Damals, 1957, war der Teufel los. Nur 12 Jahre nach dem Endsieg über Nazideutschland und mitten im damals so genannten Kalten Krieg hatten sich die Russen erfrecht, ein Flugobjekt in den Weltraum zu schießen und damit ein Leuchtfeuer technischer Kompetenz gezündet. Im freien Westen war seinerzeit allen Ernstes von „Sputnik-Schock“ die Rede. Die Russen: Nüscht anzuziehen, keen Dach überm Kopp – aber sich im Weltraum tummeln.
Zwar meinte Bolle damals schon, ein Begriff wie »Weltraum« sei ja wohl doch ein wenig sehr euphemistisch, wenn man sich die Proportionen auch nur grob vor Augen hält: Von der Erde bis zu einer Umlaufbahn braucht ein Lichtstrahl in etwa eine zehntel Sekunde. Bis zu unserer Sonne sind es immerhin schon gut 8 Minuten, und bis zu den Außenbereichen unseres Planetensystems, dem Kuipergürtel, fast 7 Stunden. Nun ist eine zehntel Sekunde im Vergleich zu 7 Stunden doch eher wenig. Mikro-Peanuts, sozusagen. Doch es kommt noch dicker: Bis zur nächsten Sonne um die Ecke, Proxima Centauri, würde unser Lichtstrahl schon über 4 Jahre brauchen. Soviel zum Thema »Weltraum«. Das allerdings hat damals keinen interessiert – und tut es wohl bis heute nicht.
Aber davon ab: Der Sputnik-Schock saß tief. So tief, daß der damalige Präsident der Vereinigten Staaten, John F. Kennedy, unbedingt bemannt zum Mond fliegen wollte, und zwar rucki-zucki, binnen eines einzigen Jahrzehntes – einfach nur um klarzustellen, wer hier Master of the Universe ist.
Und dann das mit den Atomkraftwerken. Als den Russen 1986 ihr Tschernobyl um die Ohren geflogen war, da hieß es im freien und fortschrittlichen Westen: Keen Wunder – sind halt Russen. Dumm gelaufen, war aber absehbar. Uns kann so was nicht passieren. Wir können schließlich Mond.
Erst als den Japanern, genau heute vor 10 Jahren, in Fukushima genau das gleiche passiert war, begann im Westen das große Flattern – allen voran bei den Deutschen: Ausstieg aus der Atomenergie sprichwörtlich über Nacht. Gerade erst beschlossene Laufzeitverlängerungen wurden, von einer Physikerin übrigens, über Nacht suspendiert – whatever it takes.
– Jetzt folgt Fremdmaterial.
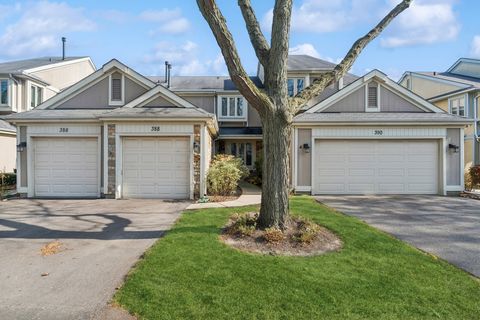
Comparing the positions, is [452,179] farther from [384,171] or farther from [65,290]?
[65,290]

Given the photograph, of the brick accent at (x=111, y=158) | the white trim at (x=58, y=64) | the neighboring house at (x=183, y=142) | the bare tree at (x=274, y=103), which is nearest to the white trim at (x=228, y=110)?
the neighboring house at (x=183, y=142)

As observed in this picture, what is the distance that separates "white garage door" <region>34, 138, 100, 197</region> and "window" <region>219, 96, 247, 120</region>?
34.8ft

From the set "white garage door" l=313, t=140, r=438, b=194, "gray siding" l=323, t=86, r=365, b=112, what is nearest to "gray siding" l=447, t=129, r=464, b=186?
"white garage door" l=313, t=140, r=438, b=194

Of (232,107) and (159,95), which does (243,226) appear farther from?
(232,107)

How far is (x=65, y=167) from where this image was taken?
12.5 meters

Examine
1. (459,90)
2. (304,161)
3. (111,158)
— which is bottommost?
(304,161)

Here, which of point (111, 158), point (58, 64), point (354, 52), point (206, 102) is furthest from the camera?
point (58, 64)

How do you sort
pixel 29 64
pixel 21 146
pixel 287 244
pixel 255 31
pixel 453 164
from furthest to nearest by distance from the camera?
pixel 29 64, pixel 453 164, pixel 21 146, pixel 255 31, pixel 287 244

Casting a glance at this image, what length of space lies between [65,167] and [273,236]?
987 centimetres

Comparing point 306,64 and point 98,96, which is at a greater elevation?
point 306,64

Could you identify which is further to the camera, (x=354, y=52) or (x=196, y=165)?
(x=196, y=165)

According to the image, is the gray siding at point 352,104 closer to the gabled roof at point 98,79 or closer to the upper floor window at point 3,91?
the gabled roof at point 98,79

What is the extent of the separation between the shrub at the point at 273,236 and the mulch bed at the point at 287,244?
1.7 inches

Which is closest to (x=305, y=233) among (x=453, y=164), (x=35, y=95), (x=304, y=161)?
(x=304, y=161)
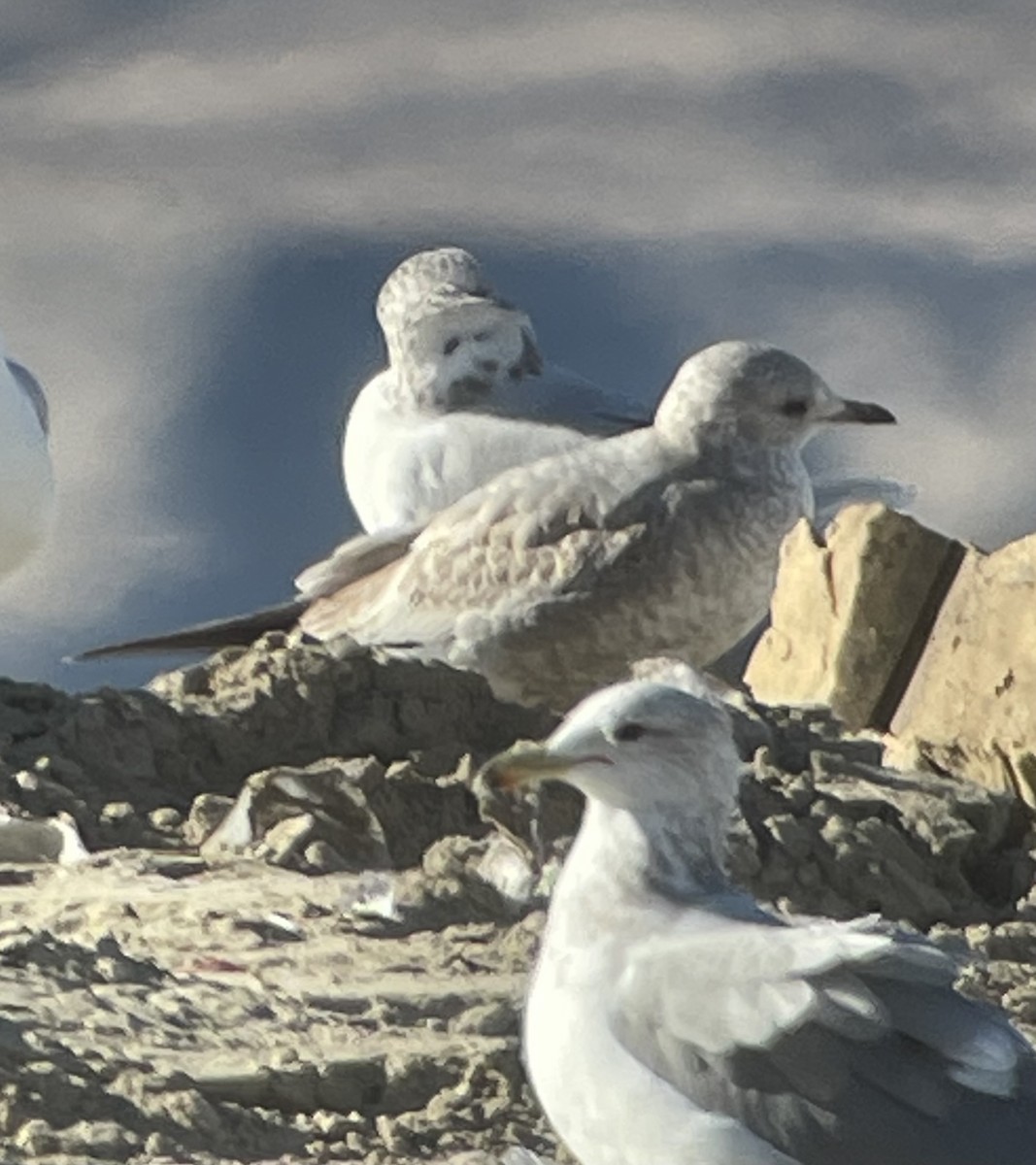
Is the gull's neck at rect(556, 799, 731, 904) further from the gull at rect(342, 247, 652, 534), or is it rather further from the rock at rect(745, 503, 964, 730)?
the gull at rect(342, 247, 652, 534)

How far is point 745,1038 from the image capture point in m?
4.54

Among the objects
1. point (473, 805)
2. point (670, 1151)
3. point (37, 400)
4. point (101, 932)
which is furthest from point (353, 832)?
point (37, 400)

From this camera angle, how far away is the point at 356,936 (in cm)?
648

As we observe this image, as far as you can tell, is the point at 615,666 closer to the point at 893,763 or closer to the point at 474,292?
the point at 893,763

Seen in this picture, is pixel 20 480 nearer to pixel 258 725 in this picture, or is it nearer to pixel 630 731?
pixel 258 725

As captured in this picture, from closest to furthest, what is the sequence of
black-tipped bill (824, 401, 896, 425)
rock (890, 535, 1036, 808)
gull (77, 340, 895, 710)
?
rock (890, 535, 1036, 808), gull (77, 340, 895, 710), black-tipped bill (824, 401, 896, 425)

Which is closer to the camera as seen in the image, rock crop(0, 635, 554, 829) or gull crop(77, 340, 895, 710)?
rock crop(0, 635, 554, 829)

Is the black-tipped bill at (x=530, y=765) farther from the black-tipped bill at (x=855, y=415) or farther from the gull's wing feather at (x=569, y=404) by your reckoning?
the gull's wing feather at (x=569, y=404)

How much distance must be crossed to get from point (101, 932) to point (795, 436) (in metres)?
4.30

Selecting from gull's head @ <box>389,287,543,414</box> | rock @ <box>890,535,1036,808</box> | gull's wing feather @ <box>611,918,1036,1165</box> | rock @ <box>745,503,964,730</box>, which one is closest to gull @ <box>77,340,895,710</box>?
rock @ <box>745,503,964,730</box>

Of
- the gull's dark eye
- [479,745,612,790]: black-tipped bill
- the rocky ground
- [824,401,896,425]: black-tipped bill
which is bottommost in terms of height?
the rocky ground

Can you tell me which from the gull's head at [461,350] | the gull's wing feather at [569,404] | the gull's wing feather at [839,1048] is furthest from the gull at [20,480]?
the gull's wing feather at [839,1048]

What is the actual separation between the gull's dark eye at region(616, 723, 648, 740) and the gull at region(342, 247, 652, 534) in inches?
295

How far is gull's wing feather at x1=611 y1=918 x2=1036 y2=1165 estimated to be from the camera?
4.47m
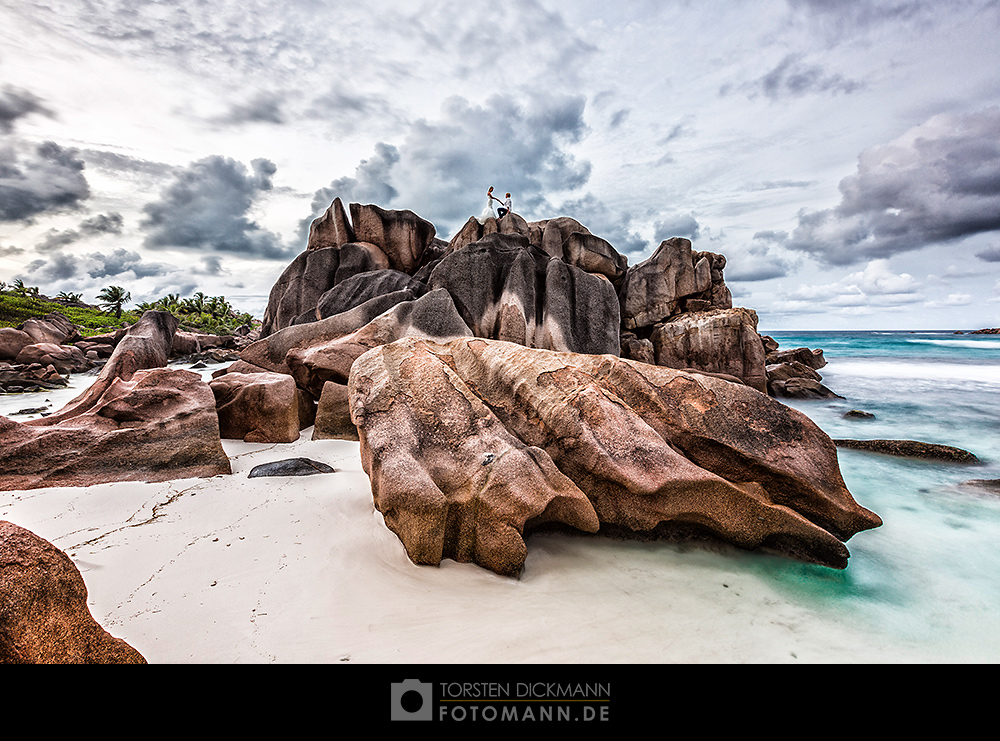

Und jetzt erfrechen sich die Russen, in Rekordzeit einen Impfstoff zu entwickeln, der anscheinend tadellos funktioniert – und allen Ernstes auch noch ›Sputnik‹ heißt. Zufall? Sprach-Design? Treppenwitz der Geschichte? Wir wissen es nicht.
Und? Was macht der Journalismus 2.0? Wundert sich, daß einige Länder der EU – einschließlich Thüringen übrigens – lieber Sputnik „verimpfen“ als gar nicht impfen. Berichtet, daß kein Land der EU häufiger von „Falschinformationen“ aus Rußland betroffen sei als Deutschland – und führt das auf ein hierzulande unzureichendes Maß an Vorurteilen zurück. Zeigt sich befremdet, daß eine AfD-Delegation dieser Tage nach Rußland reist, um im Gespräch zu bleiben. Miteinander reden – das geht ja wohl gar nicht. Fragt sich, warum denn North Stream 2, fünf Minuten vor Fertigstellung, nicht doch lieber wieder eingestampft wird, um den Weg freizumachen für amerikanisches Fracking-Gas. Das ist zwar deutlich teurer und auch sehr viel umweltschädlicher. Dafür kommt es aber aus einem freien Land – und das ist ja wohl die Hauptsache für lupenreine Demokraten (vgl. dazu auch Fr 04-09-20 Die Recken des Rechtsstaates).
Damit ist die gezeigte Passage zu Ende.